With considerable effort, they rigged a somewhat treacherous log crossing and began working their way up the eight-mile trail to Mebee Pass. The trail was choked with hundreds of fallen trees, which volunteers cleared with chainsaws.

“In the first mile alone there were probably 100 trees,” Scurlock said. Some trees were 30 inches across.

“Through dogged determination we cut the trail. In some places we could barely locate the trail. It took most of July and August,” he said.

Finally able to reach Mebee Pass, Scurlock and friends hiked the additional half-mile to the rocky terrace where the lookout was perched and assessed its condition. With about $3,000 in donations in the bank, they developed a plan to restore the structure.

Their budget would allow them to repair a rotted foundation, replace the roof, repair lower walls “that had been sandblasted by snow,” and install a lightning rod, Scurlock said.

The group set last weekend – Sept. 13, 14, and 15 – as the date of its work party. They arranged with Hi Line Helicopters of Darrington to fly in supplies and some members of the 10-person work party to the lookout from the East Creek trailhead on Friday (Sept. 13).

The rest of the volunteers – most of them experienced mountaineers in their 50s and 60s – hiked up to Mebee lookout. “We were joking it was an old guy show,” Scurlock said.

The crew included Methow Ranger Liu. “We’re grateful and highly impressed with his energy and willingness to get involved – I’m talking about pounding nails,” Scurlock said.
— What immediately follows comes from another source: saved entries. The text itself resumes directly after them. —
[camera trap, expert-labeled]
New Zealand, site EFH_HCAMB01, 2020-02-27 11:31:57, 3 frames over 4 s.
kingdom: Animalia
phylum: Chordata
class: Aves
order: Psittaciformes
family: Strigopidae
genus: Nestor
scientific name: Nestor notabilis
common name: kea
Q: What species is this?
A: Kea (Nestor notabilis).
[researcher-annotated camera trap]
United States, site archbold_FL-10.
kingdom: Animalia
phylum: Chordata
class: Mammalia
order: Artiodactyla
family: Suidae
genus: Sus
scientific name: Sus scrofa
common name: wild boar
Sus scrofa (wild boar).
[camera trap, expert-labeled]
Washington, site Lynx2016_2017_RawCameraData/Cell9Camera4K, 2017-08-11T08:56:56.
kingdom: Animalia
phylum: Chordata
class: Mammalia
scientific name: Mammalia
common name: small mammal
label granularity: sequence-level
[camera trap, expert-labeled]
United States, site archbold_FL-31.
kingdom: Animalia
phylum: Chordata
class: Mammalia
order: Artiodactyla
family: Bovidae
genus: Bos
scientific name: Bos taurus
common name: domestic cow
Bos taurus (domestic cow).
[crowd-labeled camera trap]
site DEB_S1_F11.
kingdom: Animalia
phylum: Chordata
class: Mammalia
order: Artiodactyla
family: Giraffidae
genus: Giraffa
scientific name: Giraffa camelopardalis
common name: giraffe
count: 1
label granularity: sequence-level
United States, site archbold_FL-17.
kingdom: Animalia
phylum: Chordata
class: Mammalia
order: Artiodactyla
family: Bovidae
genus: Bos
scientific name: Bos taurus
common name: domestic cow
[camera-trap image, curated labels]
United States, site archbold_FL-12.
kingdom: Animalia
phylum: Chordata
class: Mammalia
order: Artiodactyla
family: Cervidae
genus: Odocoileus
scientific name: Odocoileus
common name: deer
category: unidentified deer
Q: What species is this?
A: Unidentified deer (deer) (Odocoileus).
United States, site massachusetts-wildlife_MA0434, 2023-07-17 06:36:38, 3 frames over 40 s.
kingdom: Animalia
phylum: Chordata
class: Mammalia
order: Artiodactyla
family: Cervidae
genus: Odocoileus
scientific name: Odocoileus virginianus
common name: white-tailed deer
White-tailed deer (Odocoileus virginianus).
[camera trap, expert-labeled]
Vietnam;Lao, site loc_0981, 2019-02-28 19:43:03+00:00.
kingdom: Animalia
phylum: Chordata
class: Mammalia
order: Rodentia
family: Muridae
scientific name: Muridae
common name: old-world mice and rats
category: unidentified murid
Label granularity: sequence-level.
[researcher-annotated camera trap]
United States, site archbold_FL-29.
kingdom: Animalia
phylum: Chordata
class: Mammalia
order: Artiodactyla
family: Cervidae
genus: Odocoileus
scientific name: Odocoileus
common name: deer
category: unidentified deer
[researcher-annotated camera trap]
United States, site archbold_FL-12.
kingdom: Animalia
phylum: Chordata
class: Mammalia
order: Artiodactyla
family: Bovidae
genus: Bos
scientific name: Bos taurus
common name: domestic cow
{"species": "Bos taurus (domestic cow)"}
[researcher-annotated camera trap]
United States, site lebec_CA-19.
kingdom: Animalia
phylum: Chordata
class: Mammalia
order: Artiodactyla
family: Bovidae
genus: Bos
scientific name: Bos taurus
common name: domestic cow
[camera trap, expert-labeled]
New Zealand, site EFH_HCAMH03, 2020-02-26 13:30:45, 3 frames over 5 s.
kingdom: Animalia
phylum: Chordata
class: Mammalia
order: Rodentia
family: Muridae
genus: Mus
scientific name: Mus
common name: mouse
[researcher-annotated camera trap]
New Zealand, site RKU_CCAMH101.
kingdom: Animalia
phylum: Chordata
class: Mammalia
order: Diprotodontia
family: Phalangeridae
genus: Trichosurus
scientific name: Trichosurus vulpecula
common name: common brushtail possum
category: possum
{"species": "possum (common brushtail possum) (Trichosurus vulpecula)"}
The helicopter delivered 1,100 pounds of equipment, including lumber, siding, posts, tools, water for the workers, and Alaskan yellow cedar shingles. The shingles were specially ordered to make the restoration as historically accurate as possible, Scurlock said. Likewise, a lightning rod was specifically fabricated based on lightning rods at other lookouts.

“We’re trying to preserve as much as we can. That’s an overriding consideration with a historic structure like that,” Scurlock said.

 

Back from the brink

The volunteers camped at the site Friday and Saturday nights, some of them rising before dawn Sunday morning and working by headlamp to be sure the roof repair was completed before predicted storms moved in.

“We’ve definitely pulled it back from the brink. It’s a solid structure that will last for years to come,” Scurlock said Monday (Sept. 16). “I’ve become extremely fond of that trail and the lookout,” he added.

“It’s amazing to me how many people are not only interested, but passionate about preserving these historic lookouts,” Liu said Monday after the weekend of working on Mebee lookout.

“I’ve always been a history buff,” Liu said. For him, fire lookouts hold a fascination because they “hearken back to an era when the Forest Service enjoyed more popularity, and focus on its mission,” Liu said.

“Lookouts have always been in amazingly spectacular places,” Liu added. Mebee’s remote perch provides a panoramic view of the upper end of the West Fork of the Methow River.

Liu said the Mebee restoration project is remarkable for its “painstaking effort to keep true to the historic integrity of the building,” and for its efficiency.

“Projects in similar places have taken years. Starting early this spring with a conversation, to completing restoration is pretty incredible,” Liu said.